PASSAGE TO READ.
#####
This discussion is archived
1 2 Previous Next 19 Replies Latest reply: Sep 4, 2013 2:48 AM by FouadAzem RSS

most unique delimiter between key and value.

FouadAzem Newbie
Currently Being Moderated

Hi,

 

i need to write some implementation of key delimeter value , while the application will insert this value and delimeter which is undefined to the db.

 

after that i need to retrieve the key and the value , the issue that this delimeter is defined by some custom code and could be any thing.

 

 

my problem begins when the delimeter which defined by custom code will be part of the 'key' or\and 'value' . in this case the retieval of the key and value base on parsing and split or any regex will give the wrong key and value.

 

 

Please advice,what is your suggestion since m looking on the internet to find any piece of information which can help.

 

 

Thanks in advance.

  • 1. Re: most unique delimiter between key and value.
    rp0428 Guru
    Currently Being Moderated

    i need to write some implementation of key delimeter value , while the application will insert this value and delimeter which is undefined to the db.

     

    after that i need to retrieve the key and the value , the issue that this delimeter is defined by some custom code and could be any thing.

     

     

    my problem begins when the delimeter which defined by custom code will be part of the 'key' or\and 'value' . in this case the retieval of the key and value base on parsing and split or any regex will give the wrong key and value.

     

    That problem is no different than the one that occurs for delimited files.

     

    First you have to know what the delimiter is in order to do the parsing.

     

    Second you need to implement some sort of escape mechanism if that delimiter is allowed to be an actual data value.

     

    One common mechanism is to use TWO characters; that is, replace a single data value with two instances.

     

    If the key value is 'MY=KEY', the delimiter is '=' and the value is 'MY=VALUE' then the 'encoder' would 'escape' the embedded equals character by doubling:

    MY==KEY=MY==VALUE

    When you parse you would use a single '=' as the delimiter and then for the 'key' and 'value' components you would search for two consecutive '=' characters and replace them with one character.

     

    Another common 'escape' mechanism is to enclose a value in another character (e.g. double-quote). Either ALWAYS enclose it, or OPTIONALLY enclose it if it contains a delimiter character

    "MY=KEY"="MYVALUE"
#####
TASK OBJECTIVE. Rewrite the stretch from "One common mechanism" through "with one character." in the forum thread on key-value delimiters, changing every "delimiter" to "separator".
#####
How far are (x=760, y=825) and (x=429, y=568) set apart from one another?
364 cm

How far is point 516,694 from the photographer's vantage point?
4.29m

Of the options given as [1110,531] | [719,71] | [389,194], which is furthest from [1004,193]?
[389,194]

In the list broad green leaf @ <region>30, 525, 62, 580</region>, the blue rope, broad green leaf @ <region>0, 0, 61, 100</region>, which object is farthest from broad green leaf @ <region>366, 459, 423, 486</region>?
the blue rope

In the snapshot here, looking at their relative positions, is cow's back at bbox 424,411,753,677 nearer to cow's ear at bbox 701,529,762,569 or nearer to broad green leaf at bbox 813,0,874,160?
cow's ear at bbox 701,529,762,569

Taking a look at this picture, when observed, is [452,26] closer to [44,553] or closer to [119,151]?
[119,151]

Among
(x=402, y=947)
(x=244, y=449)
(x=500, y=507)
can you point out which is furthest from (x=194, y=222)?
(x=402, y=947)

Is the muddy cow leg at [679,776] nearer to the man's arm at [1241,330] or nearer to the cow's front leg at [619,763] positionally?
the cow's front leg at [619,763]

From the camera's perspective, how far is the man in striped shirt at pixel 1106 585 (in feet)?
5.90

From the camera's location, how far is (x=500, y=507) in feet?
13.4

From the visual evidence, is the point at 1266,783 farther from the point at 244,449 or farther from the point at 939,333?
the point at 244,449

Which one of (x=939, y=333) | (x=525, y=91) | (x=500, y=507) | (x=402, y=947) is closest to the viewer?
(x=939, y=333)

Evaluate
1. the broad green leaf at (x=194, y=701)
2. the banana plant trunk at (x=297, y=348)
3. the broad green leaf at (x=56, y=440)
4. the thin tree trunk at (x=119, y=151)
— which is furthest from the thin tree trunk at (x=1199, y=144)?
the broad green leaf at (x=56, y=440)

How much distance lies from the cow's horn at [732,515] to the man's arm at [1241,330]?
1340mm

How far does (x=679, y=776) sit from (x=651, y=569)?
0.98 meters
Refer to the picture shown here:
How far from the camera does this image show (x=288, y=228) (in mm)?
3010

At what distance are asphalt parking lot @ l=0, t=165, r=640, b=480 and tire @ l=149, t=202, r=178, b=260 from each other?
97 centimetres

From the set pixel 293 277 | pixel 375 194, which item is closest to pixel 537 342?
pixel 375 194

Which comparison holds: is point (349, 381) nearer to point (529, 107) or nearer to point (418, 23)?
#####
FINISHED ANSWER.
One common mechanism is to use TWO characters; that is, replace a single data value with two instances.

     

    If the key value is 'MY=KEY', the separator is '=' and the value is 'MY=VALUE' then the 'encoder' would 'escape' the embedded equals character by doubling:

    MY==KEY=MY==VALUE

    When you parse you would use a single '=' as the separator and then for the 'key' and 'value' components you would search for two consecutive '=' characters and replace them with one character.